I think there is still a bug in your initial multplication (with index
0). You have to convert the implicit 0 imaginary parts of DC and
Nyquist into an explicit computation.

Also, using half of the FFT size for the impulse response is far from
optimal. You can compute the convolution even faster if you use larger
FFT sizes. I computed the optimal FFT size for a given impulse
response for a certain class of DSPs here:
http://groups.google.ch/group/comp.dsp/browse_frm/thread/0985ad0ca9d10309/e416169ba33926a0?&hl=de#e416169ba33926a0

On your system, the break-even points will be different, but probably
of the same order of magnitude. This means that for impulse response
size of 1024, you should consider 8k or 16k FFT sizes.

Regards,
Andor

Thanks again andor for your help.

Sorted it out now with this as the complexMult() function:

void ComplexMult(void) //Perform the complex multiplication between the
Signal FFT and Impulse FFT
{
	realfft_split(pSignal,FFTLENGTH);// FFT the Input Signal Segment
	
	float temp; //temporary store for real part to avoid overwriting in
complex mult
	/*	for input signal X and impulse H at frequency f:
				RealY[f] = RealX[f]RealH[f] - ImagX[f]ImagH[f]
				ImagY[f] = ImagX[f]RealH[f] + RealX[f]ImagH[f]
		imaginary parts of FFT are stored in reverse order starting at
FFTLENGTH/2
	*/
	temp=(fSignal[0]*fImpulse[0] -
fSignal[FFTLENGTH/2]*fImpulse[FFTLENGTH/2]);
	fSignal[FFTLENGTH/2]=(fSignal[0]*fImpulse[FFTLENGTH/2] +
fSignal[FFTLENGTH/2]*fImpulse[0]);
	fSignal[0]=temp;

	for(int i=1; i<(FFTLENGTH/2); i++)

○ ○ ○

• **TASKS TO COMPLETE**
1. In the forum excerpt on FFT convolution, why does the ComplexMult() function store the real-part result in the variable temp before assigning it to fSignal[0]? Answer in one to three sentences.
2. Reproduce the passage of the forum excerpt on FFT convolution from "I think there" to "16k FFT sizes.", character for character.

• **DATA**
○ ○ ○

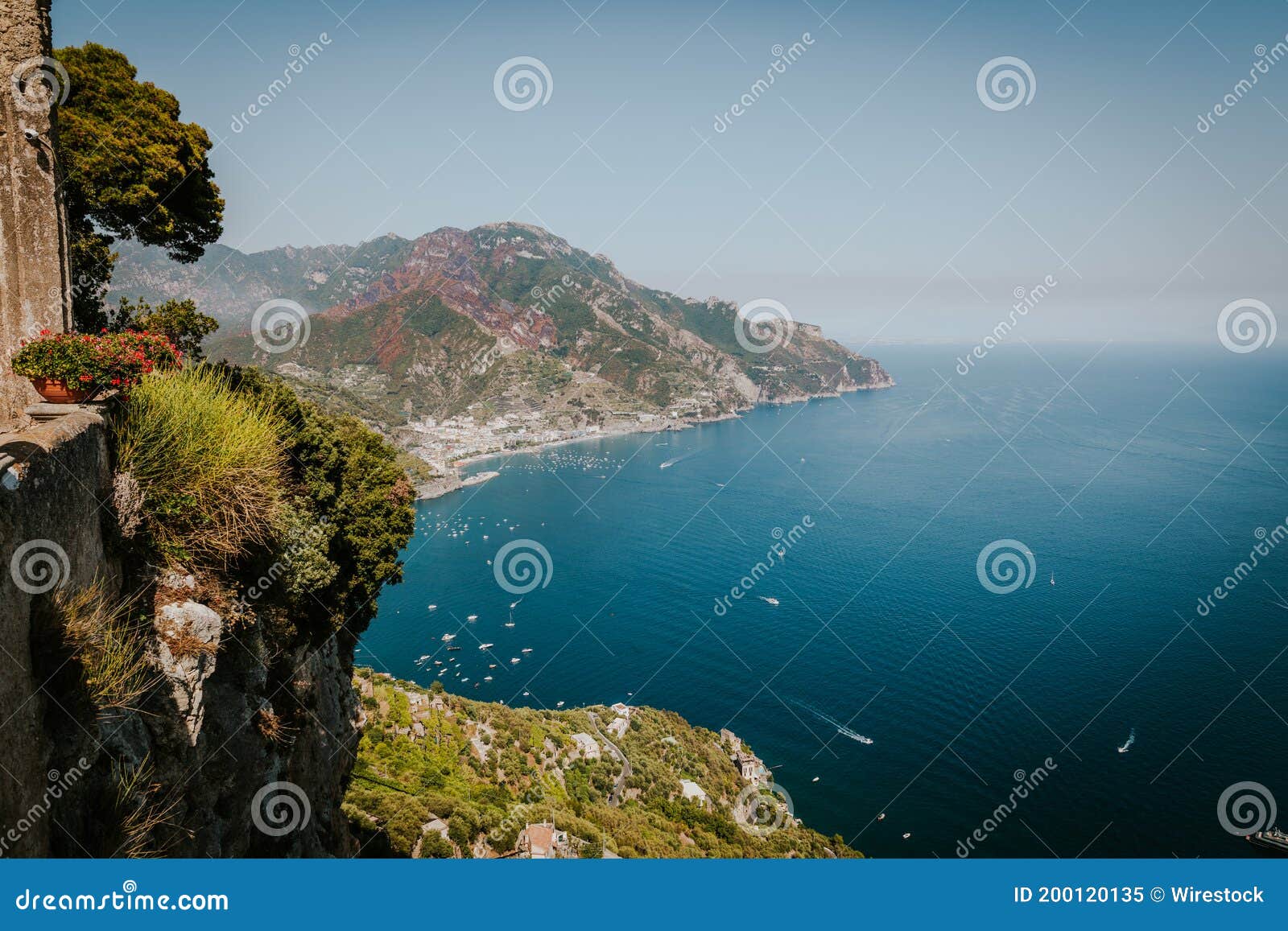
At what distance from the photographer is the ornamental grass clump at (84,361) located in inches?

○ ○ ○

• **WRITTEN RESPONSES**
1. The comment describes temp as a temporary store for the real part that prevents overwriting during the complex multiplication. The original value of fSignal[0] is still needed to compute the new value of fSignal[FFTLENGTH/2]. The real-part result is therefore written to fSignal[0] only after that computation.

2.
I think there is still a bug in your initial multplication (with index
0). You have to convert the implicit 0 imaginary parts of DC and
Nyquist into an explicit computation.

Also, using half of the FFT size for the impulse response is far from
optimal. You can compute the convolution even faster if you use larger
FFT sizes. I computed the optimal FFT size for a given impulse
response for a certain class of DSPs here:
http://groups.google.ch/group/comp.dsp/browse_frm/thread/0985ad0ca9d10309/e416169ba33926a0?&hl=de#e416169ba33926a0

On your system, the break-even points will be different, but probably
of the same order of magnitude. This means that for impulse response
size of 1024, you should consider 8k or 16k FFT sizes.